Histograms showing the frequency with which each of 16 pairs of adjacent nt are cut at the start and end of FS deletions (a and b), and occur as 5′- and 3′-ligations in FS insertions (c and d). In (a), the two series show the frequencies with which each nt pair (e.g. a-a) is cut at the start and end of FS deletions [212, 93]; the difference between the two frequencies for each nt pair [119] is given in (b). In (c), the two series show the frequencies with which each nt pair (e.g. a-a) forms 5′- and 3′-ligations in FS insertions [137, 69]; the difference between the two frequencies for each nt pair [68] is given in (d).

Figure 6.

Joint frequencies of cut- and join-sites in deletions and insertions. There are four groups of bars; the first two are for FS and I-F deletions, the last two for FS and I-F insertions. The first bar in each group gives the total number of mutations (FS or I-F deletions or insertions) that have cut- and join-sites. In the first two groups of bars (FS and I-F deletions), the second, third, fourth and fifth bars, respectively, give the number of times that: (i) start-cut, end-cut, join-pair are same, (ii) start-cut, end-cut, join-pair are different, (iii) only start-cut, join-pair are same and (iv) only end-cut, join-pair are same. In the last two groups of bars (FS and I-F insertions), the second, third, fourth and fifth bars, respectively, give the number of times that: (i) cut-site, 5′-ligation, 3′-ligation are same, (ii) cut-site, 5′-ligation, 3′-ligation are different, (iii) only cut-site, 5′-ligation are same and (iv) only cut-site, 3′-ligation are same.

Figure 7.

(a) Histogram showing the fractions of protein lost as a result of FS [2021] and I-F [588] deletions (first and second series). Fractions are given as intervals along the x-axis, and the number of deletions occurring in each interval is given along the y-axis. The fraction of protein lost due to each deletion was calculated as: (number of codons lost)/(number of codons in WT protein). The fraction was <0.1 for 87% (510/588) of I-F deletions, and ≥0.1 for 91% [(2021−178 = 1843)/2021), ≥0.2 for 84% (1705/2021) and ≥0.4 for 60% of FS deletions. (b) Histogram showing the fractions of protein gained or lost as a result of FS [903] and I-F [347] insertions (first and second series). Fractions are given as intervals along the x-axis (range, 0.3 through −1.0). Fractions >0 indicate increase, and <0 indicate decrease in protein length. The number of observations in each interval is given along the y-axis.

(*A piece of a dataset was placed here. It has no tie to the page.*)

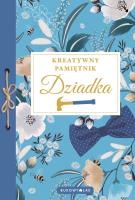 Kreatywny pamiętnik Dziadka. Autor: Opracowanie zbiorowe. SmakLiter.pl Okładka książki Kreatywny pamiętnik Dziadka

The fraction of protein gained or lost due to each insertion was calculated as: (number of codons in mutant protein–number of codons in WT protein)/(number of codons in WT protein). Nearly 96% (333/347) of I-F insertions caused increase, and 91% [(903−81 = 822)/903] of FS insertions caused decrease in protein length.

Figure 8.

Distribution of mutation positions over the lengths of proteins. Genes [40] are listed along the x-axis and each gene name is prefixed by po, ts or b, which indicate, respectively, whether the gene functions as a PO, a TS or as both. For each gene, there is a pair of bars which are related to each other. The %fraction of the protein given in the first bar contains the %fraction of mutation positions given in the second bar [Supplementary Methods (ii)]. For example, in the PO, CTNNB1, 89% of all mutation positions (second bar) occur in 13% of the protein length (first bar). A tall second bar and a short first bar indicate that the majority of mutations occur in a small segment of the protein; first and second bars of nearly equal length indicate that the mutations occur over the entire length of the protein.